Newly accessible campus being the end goal of the project
Authors: matt wincherauk — editor-in-chief
& john loeppky — sports editor
On May 5, 2015 Campion College announced plans for a two-step renovation project aimed at improving the level of accessibility available to students of the institution. As of this writing, construction has begun in earnest, but what effect will this project have on students who choose to take classes from Campion faculty? Director of Differently-Abled Students Nicole Bear, says the impact will be substantial.
“These renovations will mean that differently-abled students will have more independence. It will be a lot easier for them to pick classes because they won’t have to worry about whether or not they can get to the classroom.”
The project consists of a new elevator in a different location, the creation of a direct access point into the college as well as what Campion College’s Director of Communications and Marketing, Joanne Kozlowski, calls “the addition of spacious entryways at each level.”
Kozlowski goes on to say that the need for improvement was highlighted three years ago.

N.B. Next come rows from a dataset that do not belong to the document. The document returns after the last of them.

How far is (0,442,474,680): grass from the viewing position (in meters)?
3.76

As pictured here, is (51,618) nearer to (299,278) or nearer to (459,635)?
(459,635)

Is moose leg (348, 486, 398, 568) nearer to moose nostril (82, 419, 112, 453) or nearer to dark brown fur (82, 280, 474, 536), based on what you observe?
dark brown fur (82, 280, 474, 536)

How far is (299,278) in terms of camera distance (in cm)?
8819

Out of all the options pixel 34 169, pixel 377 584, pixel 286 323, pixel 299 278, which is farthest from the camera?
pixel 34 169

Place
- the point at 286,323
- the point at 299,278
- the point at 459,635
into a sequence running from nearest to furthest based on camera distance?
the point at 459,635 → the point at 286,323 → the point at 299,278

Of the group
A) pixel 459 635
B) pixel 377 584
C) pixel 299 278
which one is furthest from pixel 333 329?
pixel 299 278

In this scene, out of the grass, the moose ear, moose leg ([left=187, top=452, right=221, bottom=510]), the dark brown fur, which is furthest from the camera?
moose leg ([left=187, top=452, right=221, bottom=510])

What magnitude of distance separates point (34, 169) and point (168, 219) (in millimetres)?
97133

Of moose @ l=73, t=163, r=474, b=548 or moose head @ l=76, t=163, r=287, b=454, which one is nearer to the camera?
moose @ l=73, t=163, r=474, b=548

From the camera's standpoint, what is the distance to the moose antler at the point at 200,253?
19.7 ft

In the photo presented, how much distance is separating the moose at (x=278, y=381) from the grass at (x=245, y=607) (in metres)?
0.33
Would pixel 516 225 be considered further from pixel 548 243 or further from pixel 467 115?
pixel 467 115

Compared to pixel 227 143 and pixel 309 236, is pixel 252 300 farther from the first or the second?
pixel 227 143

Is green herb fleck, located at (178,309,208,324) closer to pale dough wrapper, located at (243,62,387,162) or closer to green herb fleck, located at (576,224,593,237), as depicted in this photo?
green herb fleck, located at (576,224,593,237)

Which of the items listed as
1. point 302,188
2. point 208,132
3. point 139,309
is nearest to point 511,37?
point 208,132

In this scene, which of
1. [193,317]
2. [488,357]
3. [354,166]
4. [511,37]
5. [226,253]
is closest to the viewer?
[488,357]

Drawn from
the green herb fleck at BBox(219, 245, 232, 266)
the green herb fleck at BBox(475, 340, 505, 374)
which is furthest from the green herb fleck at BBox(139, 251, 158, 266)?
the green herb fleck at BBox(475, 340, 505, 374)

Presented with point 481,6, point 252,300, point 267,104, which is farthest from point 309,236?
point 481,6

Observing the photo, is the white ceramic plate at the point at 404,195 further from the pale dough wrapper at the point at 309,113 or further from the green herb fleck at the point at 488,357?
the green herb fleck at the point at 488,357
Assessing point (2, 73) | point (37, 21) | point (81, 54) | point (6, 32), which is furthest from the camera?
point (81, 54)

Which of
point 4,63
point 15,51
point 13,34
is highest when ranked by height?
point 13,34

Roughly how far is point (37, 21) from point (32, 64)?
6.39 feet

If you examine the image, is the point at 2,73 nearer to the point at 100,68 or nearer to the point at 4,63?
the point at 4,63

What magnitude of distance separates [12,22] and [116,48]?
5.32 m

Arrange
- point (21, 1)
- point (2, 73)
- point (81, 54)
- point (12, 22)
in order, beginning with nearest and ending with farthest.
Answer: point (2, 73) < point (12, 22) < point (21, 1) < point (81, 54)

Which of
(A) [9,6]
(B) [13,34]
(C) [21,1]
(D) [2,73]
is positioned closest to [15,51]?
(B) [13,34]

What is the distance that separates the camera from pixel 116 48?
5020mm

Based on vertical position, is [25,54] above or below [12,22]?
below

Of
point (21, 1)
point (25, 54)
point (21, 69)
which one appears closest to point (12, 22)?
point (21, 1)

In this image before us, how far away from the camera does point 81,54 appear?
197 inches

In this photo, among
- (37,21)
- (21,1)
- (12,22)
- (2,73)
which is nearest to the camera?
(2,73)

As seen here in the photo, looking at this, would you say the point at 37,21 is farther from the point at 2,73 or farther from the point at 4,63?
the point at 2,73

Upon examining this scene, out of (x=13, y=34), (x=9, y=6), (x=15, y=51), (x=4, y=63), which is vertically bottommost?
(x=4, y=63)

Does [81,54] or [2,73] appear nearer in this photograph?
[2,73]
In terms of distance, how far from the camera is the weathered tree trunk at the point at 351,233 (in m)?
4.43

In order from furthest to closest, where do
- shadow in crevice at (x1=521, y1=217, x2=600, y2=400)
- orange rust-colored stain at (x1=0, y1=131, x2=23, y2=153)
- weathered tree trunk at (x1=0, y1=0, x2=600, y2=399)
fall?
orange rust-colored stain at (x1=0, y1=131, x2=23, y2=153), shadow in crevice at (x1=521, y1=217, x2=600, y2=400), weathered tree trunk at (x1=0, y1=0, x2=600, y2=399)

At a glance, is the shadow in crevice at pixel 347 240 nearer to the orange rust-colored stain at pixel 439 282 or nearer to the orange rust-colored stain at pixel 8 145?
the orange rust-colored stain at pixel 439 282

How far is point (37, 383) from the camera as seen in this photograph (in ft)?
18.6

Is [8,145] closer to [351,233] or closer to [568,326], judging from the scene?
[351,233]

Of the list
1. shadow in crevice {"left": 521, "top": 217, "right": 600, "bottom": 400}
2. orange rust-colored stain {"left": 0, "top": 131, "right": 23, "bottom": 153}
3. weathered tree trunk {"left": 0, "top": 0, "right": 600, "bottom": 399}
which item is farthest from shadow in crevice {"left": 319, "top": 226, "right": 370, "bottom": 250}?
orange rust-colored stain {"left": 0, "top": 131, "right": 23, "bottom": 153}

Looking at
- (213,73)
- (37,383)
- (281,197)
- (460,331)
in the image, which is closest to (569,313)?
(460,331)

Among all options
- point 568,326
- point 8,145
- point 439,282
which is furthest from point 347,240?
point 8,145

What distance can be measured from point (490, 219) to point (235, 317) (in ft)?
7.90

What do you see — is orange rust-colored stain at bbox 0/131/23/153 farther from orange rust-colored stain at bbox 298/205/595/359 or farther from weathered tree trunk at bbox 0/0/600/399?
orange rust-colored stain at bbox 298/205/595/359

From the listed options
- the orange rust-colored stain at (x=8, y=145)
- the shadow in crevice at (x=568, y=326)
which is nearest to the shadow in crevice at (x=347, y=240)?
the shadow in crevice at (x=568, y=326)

“The delivery of quality academic programs and services to our students is the top priority for the College. To do this effectively, we need to provide an environment that is safe and accessible for all. Following a full assessment of the 50-year-old College building in 2012, building improvement needs were prioritized and the objectives of this project were identified as the highest level of importance.”
With a price tag of $3.3 million, the Building Enhancement Project, as it’s known, won’t come cheaply, but Bear hopes that its completion will alleviate some of the concerns that some have held in the past.

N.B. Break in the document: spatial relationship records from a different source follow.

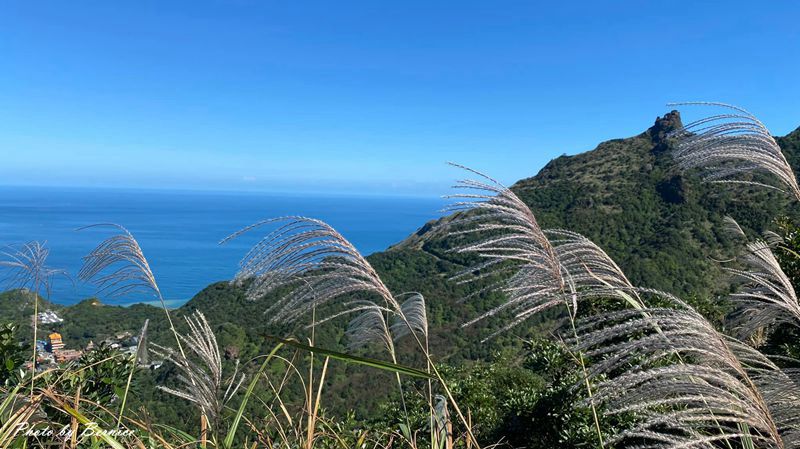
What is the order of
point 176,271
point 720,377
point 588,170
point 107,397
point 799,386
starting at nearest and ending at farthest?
point 720,377
point 799,386
point 107,397
point 588,170
point 176,271

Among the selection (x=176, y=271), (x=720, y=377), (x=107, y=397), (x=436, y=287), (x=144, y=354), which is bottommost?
(x=176, y=271)

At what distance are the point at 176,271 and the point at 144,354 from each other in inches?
3455

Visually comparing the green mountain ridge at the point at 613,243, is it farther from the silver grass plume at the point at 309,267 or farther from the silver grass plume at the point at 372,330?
the silver grass plume at the point at 309,267

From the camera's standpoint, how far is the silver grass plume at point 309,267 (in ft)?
5.44

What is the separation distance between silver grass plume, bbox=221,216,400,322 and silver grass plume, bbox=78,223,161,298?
2.93 feet

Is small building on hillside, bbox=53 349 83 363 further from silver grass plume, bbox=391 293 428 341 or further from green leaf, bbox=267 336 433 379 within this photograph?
green leaf, bbox=267 336 433 379

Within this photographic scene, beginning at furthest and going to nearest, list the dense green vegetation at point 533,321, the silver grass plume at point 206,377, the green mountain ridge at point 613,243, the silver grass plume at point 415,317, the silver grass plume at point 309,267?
the green mountain ridge at point 613,243 < the dense green vegetation at point 533,321 < the silver grass plume at point 415,317 < the silver grass plume at point 206,377 < the silver grass plume at point 309,267

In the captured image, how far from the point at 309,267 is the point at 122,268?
4.49 ft

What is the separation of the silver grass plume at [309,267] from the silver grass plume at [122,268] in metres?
0.89

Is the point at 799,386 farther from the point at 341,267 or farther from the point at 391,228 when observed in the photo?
the point at 391,228

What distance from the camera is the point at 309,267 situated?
1678mm

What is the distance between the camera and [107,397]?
3.64 metres

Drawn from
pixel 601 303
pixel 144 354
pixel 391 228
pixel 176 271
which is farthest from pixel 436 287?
pixel 391 228

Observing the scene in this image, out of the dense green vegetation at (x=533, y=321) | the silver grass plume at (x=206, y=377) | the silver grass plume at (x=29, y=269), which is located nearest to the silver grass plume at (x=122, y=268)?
the silver grass plume at (x=29, y=269)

“I think the Campion renovations are long overdue. I remember having a class on one of the upper floors and not being able to reach the buttons or turn my chair around inside the elevator. The buttons inside the elevator were way over my head. I always had to make sure I met a classmate or the instructor to help me.”
Kozlowski says that these barriers to entry are something that the College is consistently mindful of.

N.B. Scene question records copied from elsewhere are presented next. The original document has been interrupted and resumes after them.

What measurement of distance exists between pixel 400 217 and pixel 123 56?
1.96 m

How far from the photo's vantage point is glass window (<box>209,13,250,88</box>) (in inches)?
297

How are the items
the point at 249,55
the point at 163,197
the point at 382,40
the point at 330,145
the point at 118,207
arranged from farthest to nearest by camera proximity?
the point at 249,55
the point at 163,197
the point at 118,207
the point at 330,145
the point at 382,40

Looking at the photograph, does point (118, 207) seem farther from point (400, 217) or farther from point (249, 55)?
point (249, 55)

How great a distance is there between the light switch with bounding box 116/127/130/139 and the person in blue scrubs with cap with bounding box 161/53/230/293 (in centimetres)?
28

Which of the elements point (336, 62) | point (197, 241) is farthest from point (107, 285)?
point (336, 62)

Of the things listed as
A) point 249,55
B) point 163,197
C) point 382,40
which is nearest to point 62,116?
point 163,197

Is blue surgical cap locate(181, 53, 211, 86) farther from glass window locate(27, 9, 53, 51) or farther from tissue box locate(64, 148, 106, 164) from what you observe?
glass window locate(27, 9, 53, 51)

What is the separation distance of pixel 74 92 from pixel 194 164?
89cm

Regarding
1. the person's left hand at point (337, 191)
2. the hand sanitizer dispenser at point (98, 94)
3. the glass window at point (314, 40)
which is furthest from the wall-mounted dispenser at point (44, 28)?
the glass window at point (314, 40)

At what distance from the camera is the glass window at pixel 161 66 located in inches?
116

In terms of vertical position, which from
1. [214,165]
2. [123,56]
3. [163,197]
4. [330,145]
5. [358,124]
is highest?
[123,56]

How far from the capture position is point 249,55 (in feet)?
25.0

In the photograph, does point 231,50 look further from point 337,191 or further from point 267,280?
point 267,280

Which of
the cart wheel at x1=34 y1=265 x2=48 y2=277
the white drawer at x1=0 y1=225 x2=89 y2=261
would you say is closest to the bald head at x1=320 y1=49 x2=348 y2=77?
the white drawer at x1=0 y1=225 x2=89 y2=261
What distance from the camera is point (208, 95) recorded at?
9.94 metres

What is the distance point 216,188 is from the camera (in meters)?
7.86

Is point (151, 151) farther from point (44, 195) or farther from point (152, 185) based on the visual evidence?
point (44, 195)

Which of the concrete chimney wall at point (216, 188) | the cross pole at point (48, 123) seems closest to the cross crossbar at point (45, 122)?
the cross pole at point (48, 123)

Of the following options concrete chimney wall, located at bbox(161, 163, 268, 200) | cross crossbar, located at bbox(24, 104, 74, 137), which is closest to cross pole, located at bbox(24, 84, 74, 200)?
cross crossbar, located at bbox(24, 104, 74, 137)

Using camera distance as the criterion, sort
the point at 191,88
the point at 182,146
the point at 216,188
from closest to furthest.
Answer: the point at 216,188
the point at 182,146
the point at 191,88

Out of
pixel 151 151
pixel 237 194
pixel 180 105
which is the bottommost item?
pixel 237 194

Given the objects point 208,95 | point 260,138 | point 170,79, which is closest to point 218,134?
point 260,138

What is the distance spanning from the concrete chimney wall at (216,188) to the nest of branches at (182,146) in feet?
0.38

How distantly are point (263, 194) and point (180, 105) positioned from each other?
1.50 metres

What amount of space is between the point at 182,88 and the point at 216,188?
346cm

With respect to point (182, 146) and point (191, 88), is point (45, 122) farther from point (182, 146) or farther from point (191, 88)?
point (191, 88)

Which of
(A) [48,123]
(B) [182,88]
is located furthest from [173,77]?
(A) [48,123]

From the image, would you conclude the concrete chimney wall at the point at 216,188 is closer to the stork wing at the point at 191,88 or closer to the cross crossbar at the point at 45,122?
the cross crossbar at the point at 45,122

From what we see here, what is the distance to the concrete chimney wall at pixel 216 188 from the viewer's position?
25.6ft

“The College continues to work in consultation with students, staff, and faculty to identify building improvement needs and address concerns whenever possible.”
In the same vein, Manager of the Centre for Student Accessibility, Teri Phillips, says that the University of Regina’s campus as a whole (including the federated colleges) is making a tangible contribution when it comes to accessibility.
“My perception is that we have a community that genuinely wants to be more accessible, and looks to find ways in which to do so, within our current fiscal reality. We care about our students, and Campion is demonstrating this by making their renovation project an internally valued process.”
Recently, it has come to light that the project will allow for a connection between the Campion entranceway, through a tunnel, to the residence towers, another improvement that signals a positive move towards further inclusion on campus and another instance of accessibility improvements across campus, to go along with earlier equipment installations that improve the lives of all students while in class.